## Your instructions:
Repeat exactly, and only, the lines from the line containing "How far from the shooting" through the last line of the records below, including both.

(Scene-based reasoning records)

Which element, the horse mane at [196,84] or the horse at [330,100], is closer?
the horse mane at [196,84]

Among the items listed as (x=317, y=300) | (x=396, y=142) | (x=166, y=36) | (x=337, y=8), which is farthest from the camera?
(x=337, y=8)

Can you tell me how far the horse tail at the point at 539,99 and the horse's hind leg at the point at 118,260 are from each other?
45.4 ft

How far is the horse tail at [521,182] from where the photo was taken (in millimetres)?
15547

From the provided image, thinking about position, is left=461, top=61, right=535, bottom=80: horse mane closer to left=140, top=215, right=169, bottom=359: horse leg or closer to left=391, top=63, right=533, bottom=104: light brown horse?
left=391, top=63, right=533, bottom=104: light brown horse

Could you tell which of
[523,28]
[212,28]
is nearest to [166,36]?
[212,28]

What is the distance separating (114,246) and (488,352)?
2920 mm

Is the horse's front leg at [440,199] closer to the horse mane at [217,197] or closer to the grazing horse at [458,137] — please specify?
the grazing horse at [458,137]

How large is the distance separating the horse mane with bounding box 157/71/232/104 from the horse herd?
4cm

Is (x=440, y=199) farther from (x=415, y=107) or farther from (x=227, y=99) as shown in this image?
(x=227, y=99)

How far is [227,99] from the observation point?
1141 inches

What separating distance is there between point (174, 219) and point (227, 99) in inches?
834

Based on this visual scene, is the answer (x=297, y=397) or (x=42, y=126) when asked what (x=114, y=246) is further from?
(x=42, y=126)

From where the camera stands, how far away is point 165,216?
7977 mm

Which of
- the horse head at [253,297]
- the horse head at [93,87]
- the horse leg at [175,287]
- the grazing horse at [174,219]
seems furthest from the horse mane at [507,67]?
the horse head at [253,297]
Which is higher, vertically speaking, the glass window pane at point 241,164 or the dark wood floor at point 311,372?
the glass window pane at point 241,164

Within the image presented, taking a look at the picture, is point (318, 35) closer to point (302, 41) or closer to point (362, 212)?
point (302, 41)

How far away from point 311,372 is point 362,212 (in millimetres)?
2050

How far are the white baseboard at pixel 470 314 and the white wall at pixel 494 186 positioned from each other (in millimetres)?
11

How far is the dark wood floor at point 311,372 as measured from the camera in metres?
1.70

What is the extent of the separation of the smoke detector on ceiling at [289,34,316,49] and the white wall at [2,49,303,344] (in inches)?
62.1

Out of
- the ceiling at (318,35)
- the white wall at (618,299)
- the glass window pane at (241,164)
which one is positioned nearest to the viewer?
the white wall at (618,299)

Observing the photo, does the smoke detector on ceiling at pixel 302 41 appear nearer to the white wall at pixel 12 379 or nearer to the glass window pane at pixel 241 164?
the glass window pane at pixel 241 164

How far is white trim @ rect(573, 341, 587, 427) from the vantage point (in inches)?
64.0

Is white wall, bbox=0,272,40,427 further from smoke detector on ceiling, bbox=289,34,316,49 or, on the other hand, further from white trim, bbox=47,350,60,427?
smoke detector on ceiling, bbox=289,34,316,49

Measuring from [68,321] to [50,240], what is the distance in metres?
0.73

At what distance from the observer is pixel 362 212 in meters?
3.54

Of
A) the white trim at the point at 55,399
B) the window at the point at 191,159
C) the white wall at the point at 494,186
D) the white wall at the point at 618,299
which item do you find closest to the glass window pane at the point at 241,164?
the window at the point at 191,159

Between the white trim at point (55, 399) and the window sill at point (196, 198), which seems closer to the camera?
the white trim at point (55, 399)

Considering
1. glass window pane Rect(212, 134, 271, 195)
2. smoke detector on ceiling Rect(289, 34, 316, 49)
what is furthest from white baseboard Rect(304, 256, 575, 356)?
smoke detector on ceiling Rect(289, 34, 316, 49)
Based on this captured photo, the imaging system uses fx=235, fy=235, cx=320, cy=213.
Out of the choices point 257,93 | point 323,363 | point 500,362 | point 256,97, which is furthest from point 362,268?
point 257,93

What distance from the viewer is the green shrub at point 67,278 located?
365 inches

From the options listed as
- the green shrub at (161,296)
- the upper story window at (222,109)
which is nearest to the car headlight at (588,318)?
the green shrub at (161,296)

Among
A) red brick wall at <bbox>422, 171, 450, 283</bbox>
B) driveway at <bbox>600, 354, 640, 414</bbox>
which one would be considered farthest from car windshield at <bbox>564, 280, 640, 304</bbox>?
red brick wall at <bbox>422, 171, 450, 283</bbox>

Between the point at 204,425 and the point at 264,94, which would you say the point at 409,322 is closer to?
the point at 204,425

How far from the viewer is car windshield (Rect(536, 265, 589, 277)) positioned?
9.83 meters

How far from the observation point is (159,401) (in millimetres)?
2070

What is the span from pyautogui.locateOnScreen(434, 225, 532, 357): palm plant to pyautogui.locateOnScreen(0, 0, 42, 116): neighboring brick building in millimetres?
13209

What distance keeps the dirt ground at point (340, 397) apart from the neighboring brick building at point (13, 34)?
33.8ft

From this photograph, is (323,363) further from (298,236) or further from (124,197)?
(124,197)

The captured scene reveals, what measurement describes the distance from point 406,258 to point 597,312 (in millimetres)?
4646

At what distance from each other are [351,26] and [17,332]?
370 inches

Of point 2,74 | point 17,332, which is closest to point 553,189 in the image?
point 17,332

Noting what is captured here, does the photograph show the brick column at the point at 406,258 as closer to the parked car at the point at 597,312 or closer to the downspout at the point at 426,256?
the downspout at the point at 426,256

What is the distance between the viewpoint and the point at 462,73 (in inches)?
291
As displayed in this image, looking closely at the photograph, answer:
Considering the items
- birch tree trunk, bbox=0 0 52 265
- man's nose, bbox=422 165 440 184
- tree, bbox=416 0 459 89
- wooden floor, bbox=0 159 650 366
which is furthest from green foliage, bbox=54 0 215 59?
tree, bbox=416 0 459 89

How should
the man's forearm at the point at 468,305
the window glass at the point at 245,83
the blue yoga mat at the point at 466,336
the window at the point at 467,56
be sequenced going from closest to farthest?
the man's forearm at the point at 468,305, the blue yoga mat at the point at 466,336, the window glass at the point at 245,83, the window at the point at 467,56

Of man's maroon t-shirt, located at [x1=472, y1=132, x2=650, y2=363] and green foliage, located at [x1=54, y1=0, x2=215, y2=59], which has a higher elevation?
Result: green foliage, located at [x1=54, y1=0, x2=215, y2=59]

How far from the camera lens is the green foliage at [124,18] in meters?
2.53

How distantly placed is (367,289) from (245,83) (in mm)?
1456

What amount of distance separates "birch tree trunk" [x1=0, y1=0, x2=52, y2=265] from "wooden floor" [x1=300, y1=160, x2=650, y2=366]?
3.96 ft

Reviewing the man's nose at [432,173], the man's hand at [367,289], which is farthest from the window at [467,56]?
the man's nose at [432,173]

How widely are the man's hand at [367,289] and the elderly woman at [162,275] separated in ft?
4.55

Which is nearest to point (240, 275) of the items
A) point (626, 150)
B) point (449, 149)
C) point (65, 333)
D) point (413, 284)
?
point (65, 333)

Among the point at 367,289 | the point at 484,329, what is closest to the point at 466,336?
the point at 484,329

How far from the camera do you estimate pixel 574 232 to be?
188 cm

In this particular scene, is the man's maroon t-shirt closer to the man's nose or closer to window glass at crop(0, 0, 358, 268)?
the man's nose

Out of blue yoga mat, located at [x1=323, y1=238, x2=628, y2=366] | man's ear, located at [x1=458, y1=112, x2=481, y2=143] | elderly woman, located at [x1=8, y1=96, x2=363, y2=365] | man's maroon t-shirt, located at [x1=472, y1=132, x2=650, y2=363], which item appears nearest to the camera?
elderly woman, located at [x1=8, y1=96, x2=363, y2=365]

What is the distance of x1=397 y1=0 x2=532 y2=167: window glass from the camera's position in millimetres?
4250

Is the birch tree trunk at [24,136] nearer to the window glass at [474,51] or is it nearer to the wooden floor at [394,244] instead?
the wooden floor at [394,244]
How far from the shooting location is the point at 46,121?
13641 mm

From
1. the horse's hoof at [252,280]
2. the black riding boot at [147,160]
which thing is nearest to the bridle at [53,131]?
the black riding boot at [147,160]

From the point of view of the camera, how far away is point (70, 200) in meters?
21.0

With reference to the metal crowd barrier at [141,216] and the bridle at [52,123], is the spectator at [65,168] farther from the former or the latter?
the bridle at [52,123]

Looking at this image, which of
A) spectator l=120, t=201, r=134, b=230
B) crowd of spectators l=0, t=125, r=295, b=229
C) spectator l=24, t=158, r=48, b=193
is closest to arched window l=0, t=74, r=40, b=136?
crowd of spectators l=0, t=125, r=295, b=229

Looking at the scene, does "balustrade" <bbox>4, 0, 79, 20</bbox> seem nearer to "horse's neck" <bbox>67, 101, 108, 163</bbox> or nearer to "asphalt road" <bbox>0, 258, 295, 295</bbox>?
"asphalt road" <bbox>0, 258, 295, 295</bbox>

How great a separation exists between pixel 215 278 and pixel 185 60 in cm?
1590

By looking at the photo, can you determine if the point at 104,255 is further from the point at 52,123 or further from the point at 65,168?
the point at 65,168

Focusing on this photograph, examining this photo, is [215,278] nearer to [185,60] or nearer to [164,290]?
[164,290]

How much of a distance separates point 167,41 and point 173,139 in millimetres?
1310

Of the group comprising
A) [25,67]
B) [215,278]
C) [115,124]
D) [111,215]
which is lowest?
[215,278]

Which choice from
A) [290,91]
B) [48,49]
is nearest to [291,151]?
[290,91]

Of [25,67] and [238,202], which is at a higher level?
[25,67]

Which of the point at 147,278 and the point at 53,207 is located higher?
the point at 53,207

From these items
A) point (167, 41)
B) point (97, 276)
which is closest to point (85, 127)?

## Reply:
How far from the shooting location is the point at 46,121?
13641 mm

From
1. the horse's hoof at [252,280]
2. the black riding boot at [147,160]
which thing is nearest to the bridle at [53,131]?
the black riding boot at [147,160]

From the point of view of the camera, how far away is point (70, 200) in meters?
21.0

With reference to the metal crowd barrier at [141,216] and the bridle at [52,123], is the spectator at [65,168] farther from the former or the latter?
the bridle at [52,123]

Looking at this image, which of
A) spectator l=120, t=201, r=134, b=230
B) crowd of spectators l=0, t=125, r=295, b=229
C) spectator l=24, t=158, r=48, b=193
is closest to arched window l=0, t=74, r=40, b=136?
crowd of spectators l=0, t=125, r=295, b=229

Looking at the scene, does "balustrade" <bbox>4, 0, 79, 20</bbox> seem nearer to "horse's neck" <bbox>67, 101, 108, 163</bbox> or nearer to "asphalt road" <bbox>0, 258, 295, 295</bbox>?
"asphalt road" <bbox>0, 258, 295, 295</bbox>

How great a separation exists between pixel 215 278 and pixel 185 60 in cm?
1590

By looking at the photo, can you determine if the point at 104,255 is further from the point at 52,123 or further from the point at 65,168?
the point at 65,168

Focusing on this photograph, examining this photo, is [215,278] nearer to [185,60] or nearer to [164,290]?
[164,290]

How much of a distance separates point 167,41 and point 173,139 in millimetres?
1310

Of the group comprising
A) [25,67]
B) [215,278]
C) [115,124]
D) [111,215]
which is lowest?
[215,278]

Which choice from
A) [290,91]
B) [48,49]
is nearest to [291,151]?
[290,91]

Of [25,67] and [238,202], which is at a higher level?
[25,67]

Which of the point at 147,278 and the point at 53,207 is located higher?
the point at 53,207

From these items
A) point (167, 41)
B) point (97, 276)
which is closest to point (85, 127)?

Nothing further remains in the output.